**Text**.
-- begin --

When the translation of Daniel Goldhagen’s Hitler’s Willing Executioners was published in Germany in late August, the first printing immediately sold out; within the next few weeks, more than 130,000 copies of Hitlers willige Vollstrecker had been shipped to the bookstores. When the author himself appeared in Germany in September, his promotion tour turned into a “triumphal procession,” as the weekly Die Zeit called it. Goldhagen traveled from Hamburg to Berlin, from there to Frankfurt, and then to Munich—with a small army of reporters and cameramen begging for yet another interview, coaxing him to take part in yet another talk show.

For ten days, it was virtually impossible to open a newspaper or turn on a TV set without confronting a flattering image of the youngish Harvard political scientist (“He looks like Tom Hanks”). Essentially, what he had told the Germans in 600 pages (700 in translation) is this: The Shoah could only have happened in Germany because you—in your Third Reich incarnation—were the way you were. You did it because you alone among the nations were driven by an “eliminationist anti-Semitism” which became complicit in annihilation when the time was ripe.

-- end --

**Information given**.
-- begin --

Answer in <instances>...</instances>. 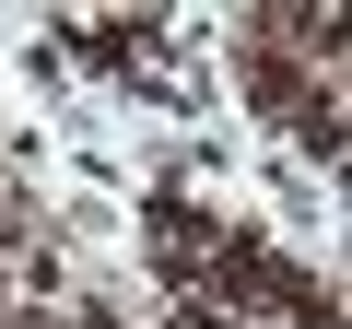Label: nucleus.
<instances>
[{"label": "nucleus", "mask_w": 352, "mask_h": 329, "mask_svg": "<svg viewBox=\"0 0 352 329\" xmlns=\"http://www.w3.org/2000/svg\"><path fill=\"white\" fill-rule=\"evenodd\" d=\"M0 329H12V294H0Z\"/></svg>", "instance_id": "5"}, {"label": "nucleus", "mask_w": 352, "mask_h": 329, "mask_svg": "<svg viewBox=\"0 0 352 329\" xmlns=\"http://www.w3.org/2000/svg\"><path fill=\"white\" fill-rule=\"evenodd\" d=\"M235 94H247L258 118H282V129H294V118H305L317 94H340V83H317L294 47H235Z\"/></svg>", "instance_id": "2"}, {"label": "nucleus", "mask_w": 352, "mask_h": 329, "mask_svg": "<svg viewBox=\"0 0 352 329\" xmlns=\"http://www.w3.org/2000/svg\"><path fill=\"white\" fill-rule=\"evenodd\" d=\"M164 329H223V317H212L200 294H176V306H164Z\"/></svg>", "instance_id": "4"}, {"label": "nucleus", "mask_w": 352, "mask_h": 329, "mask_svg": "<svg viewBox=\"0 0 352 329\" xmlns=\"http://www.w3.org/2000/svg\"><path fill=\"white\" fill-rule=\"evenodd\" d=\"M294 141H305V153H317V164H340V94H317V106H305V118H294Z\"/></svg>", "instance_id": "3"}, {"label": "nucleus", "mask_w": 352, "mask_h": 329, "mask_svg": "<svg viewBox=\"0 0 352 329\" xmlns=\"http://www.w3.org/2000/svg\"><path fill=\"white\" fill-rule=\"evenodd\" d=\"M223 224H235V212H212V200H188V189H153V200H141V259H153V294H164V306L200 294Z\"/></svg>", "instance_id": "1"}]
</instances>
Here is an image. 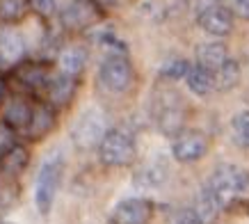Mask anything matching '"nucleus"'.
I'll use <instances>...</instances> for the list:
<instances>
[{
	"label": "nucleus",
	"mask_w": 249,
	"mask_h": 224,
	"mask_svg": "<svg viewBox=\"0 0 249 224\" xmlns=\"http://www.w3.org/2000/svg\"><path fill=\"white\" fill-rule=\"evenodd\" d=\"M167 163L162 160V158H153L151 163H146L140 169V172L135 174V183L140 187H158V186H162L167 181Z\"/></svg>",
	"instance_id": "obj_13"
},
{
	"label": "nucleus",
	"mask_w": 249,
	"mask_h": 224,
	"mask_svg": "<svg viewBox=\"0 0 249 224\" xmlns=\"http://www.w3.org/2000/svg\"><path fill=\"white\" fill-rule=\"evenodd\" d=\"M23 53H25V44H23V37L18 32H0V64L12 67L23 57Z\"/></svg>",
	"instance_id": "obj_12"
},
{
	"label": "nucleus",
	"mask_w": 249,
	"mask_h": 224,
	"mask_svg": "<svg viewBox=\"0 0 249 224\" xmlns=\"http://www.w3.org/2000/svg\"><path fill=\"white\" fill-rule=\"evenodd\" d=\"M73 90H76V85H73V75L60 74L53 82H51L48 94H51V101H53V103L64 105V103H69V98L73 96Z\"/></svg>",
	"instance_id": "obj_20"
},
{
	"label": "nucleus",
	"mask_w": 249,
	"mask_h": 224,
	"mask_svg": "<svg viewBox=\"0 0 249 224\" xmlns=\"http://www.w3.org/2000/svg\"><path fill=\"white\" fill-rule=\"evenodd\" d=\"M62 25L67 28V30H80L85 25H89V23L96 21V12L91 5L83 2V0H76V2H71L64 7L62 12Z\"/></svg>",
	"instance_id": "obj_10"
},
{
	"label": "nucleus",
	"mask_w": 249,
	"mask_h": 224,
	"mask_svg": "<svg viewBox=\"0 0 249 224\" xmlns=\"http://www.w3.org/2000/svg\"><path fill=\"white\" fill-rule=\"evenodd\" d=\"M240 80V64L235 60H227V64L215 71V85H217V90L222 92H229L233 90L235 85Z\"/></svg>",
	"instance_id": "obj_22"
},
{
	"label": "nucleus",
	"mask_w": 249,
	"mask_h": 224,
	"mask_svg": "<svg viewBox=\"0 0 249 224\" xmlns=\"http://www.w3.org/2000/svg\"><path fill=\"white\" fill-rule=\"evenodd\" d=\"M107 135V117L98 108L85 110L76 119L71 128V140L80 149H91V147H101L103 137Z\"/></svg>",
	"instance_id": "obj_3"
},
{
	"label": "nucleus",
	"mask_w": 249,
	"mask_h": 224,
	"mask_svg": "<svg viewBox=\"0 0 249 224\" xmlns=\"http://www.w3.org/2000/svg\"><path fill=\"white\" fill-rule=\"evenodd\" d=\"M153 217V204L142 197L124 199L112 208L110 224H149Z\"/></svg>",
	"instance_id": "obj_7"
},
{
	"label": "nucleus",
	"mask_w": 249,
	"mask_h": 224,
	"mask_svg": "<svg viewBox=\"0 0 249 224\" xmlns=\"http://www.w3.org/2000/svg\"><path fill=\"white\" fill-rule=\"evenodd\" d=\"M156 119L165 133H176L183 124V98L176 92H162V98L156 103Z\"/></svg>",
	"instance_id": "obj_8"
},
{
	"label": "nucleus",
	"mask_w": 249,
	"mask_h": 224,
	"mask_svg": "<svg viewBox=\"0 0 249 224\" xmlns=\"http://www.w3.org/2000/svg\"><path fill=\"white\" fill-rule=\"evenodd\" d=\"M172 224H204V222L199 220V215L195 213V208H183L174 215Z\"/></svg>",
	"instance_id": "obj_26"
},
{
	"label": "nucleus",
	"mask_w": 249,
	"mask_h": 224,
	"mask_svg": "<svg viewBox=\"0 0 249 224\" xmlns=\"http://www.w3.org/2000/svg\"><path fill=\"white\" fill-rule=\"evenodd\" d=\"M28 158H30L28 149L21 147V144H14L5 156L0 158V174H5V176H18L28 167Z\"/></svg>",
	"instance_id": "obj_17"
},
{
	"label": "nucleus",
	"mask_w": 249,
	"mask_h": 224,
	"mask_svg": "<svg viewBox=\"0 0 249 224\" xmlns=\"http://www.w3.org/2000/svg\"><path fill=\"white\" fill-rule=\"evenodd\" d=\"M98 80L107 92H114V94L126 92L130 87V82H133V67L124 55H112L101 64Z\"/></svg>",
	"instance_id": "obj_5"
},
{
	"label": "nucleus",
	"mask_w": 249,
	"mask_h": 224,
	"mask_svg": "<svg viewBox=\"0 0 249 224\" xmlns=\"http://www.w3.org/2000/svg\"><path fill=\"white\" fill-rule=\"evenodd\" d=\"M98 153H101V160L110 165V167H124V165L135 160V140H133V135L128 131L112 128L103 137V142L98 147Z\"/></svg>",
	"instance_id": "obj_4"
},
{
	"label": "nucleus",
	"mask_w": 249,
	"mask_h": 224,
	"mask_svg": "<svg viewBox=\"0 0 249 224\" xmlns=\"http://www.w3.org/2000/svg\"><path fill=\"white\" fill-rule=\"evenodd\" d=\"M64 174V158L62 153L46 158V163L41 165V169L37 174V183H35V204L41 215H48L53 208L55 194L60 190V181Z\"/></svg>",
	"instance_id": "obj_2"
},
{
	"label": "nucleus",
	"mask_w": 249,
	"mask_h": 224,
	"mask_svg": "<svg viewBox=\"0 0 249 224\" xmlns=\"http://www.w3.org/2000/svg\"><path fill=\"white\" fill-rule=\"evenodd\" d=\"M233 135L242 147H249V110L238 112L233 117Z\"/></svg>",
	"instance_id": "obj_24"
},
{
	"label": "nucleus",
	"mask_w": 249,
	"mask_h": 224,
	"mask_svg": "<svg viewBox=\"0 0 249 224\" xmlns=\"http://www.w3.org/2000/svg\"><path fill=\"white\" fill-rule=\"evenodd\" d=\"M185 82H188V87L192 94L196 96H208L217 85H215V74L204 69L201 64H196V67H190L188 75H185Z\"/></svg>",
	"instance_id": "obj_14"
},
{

-- end --

**The exercise**. Write out the part of the passage on Goldhagen's German book tour that runs from "When the translation" to "another talk show.", word for word. The rows come from a source separate from the text.

**Output below**.
When the translation of Daniel Goldhagen’s Hitler’s Willing Executioners was published in Germany in late August, the first printing immediately sold out; within the next few weeks, more than 130,000 copies of Hitlers willige Vollstrecker had been shipped to the bookstores. When the author himself appeared in Germany in September, his promotion tour turned into a “triumphal procession,” as the weekly Die Zeit called it. Goldhagen traveled from Hamburg to Berlin, from there to Frankfurt, and then to Munich—with a small army of reporters and cameramen begging for yet another interview, coaxing him to take part in yet another talk show.